The job search. It always seems coincide with the times when I'm really doubting my worth as a human being, and suddenly I need to update this slick-looking document with proactive verbs and examples of my own brilliance and efficiency. I've never lied on a resume, but I am sorely tempted to douse mine in a bath of acidic sarcasm every now and then: "Winged it for a year, managed to sound bright every now and then, was never found out." "Successfully disguised soul-crushing post-collegiate ennui while revamping vendor files."
So, I've compiled a list of jobs from local wants ads that I could do if I abandoned all sense of career continuity and instead embraced my appreciation for the absurd:
* Dating Agency Spokesmodel: they need someone to look regular and yet more attractive than average (which I could manage with professionally applied make-up and a soft-focus lens) to appear in commercials and spout off the advantages of hooking up online. I would also have to create a profile on the site, but I wouldn't be required to answer inquiries. The old bait & switch.

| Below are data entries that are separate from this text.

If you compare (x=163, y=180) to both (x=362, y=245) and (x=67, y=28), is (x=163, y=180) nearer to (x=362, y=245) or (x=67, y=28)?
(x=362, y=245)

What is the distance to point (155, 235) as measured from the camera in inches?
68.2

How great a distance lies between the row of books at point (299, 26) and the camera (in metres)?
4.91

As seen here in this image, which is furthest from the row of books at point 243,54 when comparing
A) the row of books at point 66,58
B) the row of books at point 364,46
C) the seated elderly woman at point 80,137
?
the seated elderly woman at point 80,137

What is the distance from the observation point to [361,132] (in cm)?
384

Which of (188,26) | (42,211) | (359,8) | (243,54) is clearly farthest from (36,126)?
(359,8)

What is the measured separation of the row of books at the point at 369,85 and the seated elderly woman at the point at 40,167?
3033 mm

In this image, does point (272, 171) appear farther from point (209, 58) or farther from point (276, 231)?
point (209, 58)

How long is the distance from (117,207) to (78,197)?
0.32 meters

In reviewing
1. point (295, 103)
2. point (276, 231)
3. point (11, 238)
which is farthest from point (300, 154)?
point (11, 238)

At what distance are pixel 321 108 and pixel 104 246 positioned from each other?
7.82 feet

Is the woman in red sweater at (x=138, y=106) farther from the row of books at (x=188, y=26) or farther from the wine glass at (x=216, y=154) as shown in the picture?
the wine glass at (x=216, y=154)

* Prisoner Transporter: I would need to drive a van to and from detention centers and be responsible for feeding the prisoners fast food en route whilst compiling receipts for food and gas. The ad doesn't say anything about what you're allowed to play on the van stereo, so I'd make a perplexing mix tape of my favorite Tupac songs interspersed with foreign children's folk songs and snippets of wacko conservative talk radio. My passengers would be the first to get shiv-happy upon arrival at their new destination.

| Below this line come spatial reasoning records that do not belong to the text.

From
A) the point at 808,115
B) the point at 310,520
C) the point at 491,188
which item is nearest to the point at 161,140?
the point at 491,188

* Tomato Quality Control Specialist: pretty self-explanatory. Pick out the moldy and deformed ones. I'd take this job as an opportunity to inspect the produce at friends' houses and deliver inappropriately long sermons on their poor decision making skills.
* Homeland Security Airport Screener: This one's just sad. Do you know how much they get paid? Almost nothing. No wonder they have no sense of humor.
* Human Billboard: you've seen these. The job pays remarkably well, seeing as how the only requirement is to stand on a street corner with a giant sign hung around your neck. I saw a girl in Florida do this every weekday for several months and the only difference is that the headphones she wore all day got flashier and flashier. If I had this job I might go topless under the sign. Or occasionally flip the sign over to the back where I would have written something universally inflammatory. Or just stand there bawling and see if anyone noticed.
* OB Tech: Seriously. You need no nursing experience to do this, you just set up all the sterile baby-catching equipment, stay out of the way during the delivery, and then mop up afterwards. For sheer wow-factor this job beats out all the others. I bet you don't have to see that many births before you've got some pretty great stories, and then I could see in advance how battle-hardened OB nurses and doctors become just like any other profession when it comes to serving patients/customers, which is to say jaded and full of sanity-saving insulting jokes.
Actually, until I get a forklift driver's license and a back-up certification in dental hygiene, the job search might be kind of slow. Seems all the positions for neurotic word nerd smartasses are full up these days.